UK pensions minister Jeff Rooker turned down proposals from his own backbench for new legislation on ill-health pensions and greater scheme members' rights.
Ben Chapman - Labour MP for Wirral South - asked Rooker a series of questions on behalf of two of his constituents. One was refused an ill-health pension by the Marconi The GEC 1972 Plan while the other had been refused a promised non-contributory pension by Cammel Laird Holdings scheme.
Rooker was asked what plans he has to compel pension trusts to divulge the reason for refusal of ill-health pension applications.
Rooker responded: “Where an ill-health pension application has been rejected, the member can ask for the matter to be reconsidered under the scheme's internal dispute resolution procedure and can seek assistance from the Office for Pensions Advisory Service (OPAS). If he remains dissatisfied he can make a complaint to the pensions ombudsman.”
Chapman then asked the minister his plans to ensure that members of pension funds have a right to be consulted before trusts are restructured and when members are transferred to other schemes.
Rooker replied: “Employers who provide occupational pension schemes do so voluntarily and, ultimately, they decide the nature of the scheme and its benefit structure. Trustees are required to provide extensive information to members about the scheme and their rights to pension benefits.
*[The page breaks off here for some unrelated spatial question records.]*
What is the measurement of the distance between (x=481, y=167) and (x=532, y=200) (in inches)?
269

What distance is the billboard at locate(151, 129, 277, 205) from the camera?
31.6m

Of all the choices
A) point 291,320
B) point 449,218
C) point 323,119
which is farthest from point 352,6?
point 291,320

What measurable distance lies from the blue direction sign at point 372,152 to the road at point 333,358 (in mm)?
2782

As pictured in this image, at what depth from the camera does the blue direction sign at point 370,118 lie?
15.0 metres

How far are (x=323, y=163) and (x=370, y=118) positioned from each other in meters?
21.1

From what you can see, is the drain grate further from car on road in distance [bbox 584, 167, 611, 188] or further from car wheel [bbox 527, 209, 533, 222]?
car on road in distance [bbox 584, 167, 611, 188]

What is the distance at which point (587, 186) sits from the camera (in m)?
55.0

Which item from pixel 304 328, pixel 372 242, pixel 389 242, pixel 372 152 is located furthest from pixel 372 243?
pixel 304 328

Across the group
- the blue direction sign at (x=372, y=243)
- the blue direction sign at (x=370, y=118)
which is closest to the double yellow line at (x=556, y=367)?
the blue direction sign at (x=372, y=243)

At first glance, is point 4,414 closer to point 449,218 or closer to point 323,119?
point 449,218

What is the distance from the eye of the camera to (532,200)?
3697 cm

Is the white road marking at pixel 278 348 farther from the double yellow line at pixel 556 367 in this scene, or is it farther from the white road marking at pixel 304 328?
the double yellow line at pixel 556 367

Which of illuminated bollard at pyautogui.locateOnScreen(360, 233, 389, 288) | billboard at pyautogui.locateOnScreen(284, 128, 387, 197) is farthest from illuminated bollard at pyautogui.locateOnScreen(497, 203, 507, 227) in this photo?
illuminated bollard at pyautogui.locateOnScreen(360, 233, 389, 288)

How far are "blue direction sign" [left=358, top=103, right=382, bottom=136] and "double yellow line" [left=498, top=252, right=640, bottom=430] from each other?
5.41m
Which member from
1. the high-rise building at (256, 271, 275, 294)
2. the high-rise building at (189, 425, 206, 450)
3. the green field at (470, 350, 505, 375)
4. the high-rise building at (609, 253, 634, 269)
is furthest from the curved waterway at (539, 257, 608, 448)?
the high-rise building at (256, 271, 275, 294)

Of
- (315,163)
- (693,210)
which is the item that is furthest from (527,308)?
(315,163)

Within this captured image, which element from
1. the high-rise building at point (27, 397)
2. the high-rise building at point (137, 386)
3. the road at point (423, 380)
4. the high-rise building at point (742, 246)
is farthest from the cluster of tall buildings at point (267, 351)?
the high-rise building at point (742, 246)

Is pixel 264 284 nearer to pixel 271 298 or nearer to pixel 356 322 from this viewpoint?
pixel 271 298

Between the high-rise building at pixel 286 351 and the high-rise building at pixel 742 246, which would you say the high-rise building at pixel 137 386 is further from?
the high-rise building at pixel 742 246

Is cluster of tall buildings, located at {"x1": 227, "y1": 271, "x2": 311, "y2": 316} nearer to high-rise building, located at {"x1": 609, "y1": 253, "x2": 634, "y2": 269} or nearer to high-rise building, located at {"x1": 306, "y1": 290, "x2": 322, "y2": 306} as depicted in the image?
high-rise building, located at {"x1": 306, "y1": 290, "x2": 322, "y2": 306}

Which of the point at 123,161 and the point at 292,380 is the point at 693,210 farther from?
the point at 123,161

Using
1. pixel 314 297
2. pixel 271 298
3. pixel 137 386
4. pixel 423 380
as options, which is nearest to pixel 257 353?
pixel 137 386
“Generally, members must consent to a transfer of their accrued pension rights to another pension scheme. When employers are taken over, merge, or restructure their pension provision a consequent bulk transfer of members' accrued rights can be made without consent, provided that an actuary certifies that the rights to be acquired in the receiving scheme are broadly no less favourable than the rights to be transferred.”
Chapman told PP that he intends to raise his concerns again in the new parliament.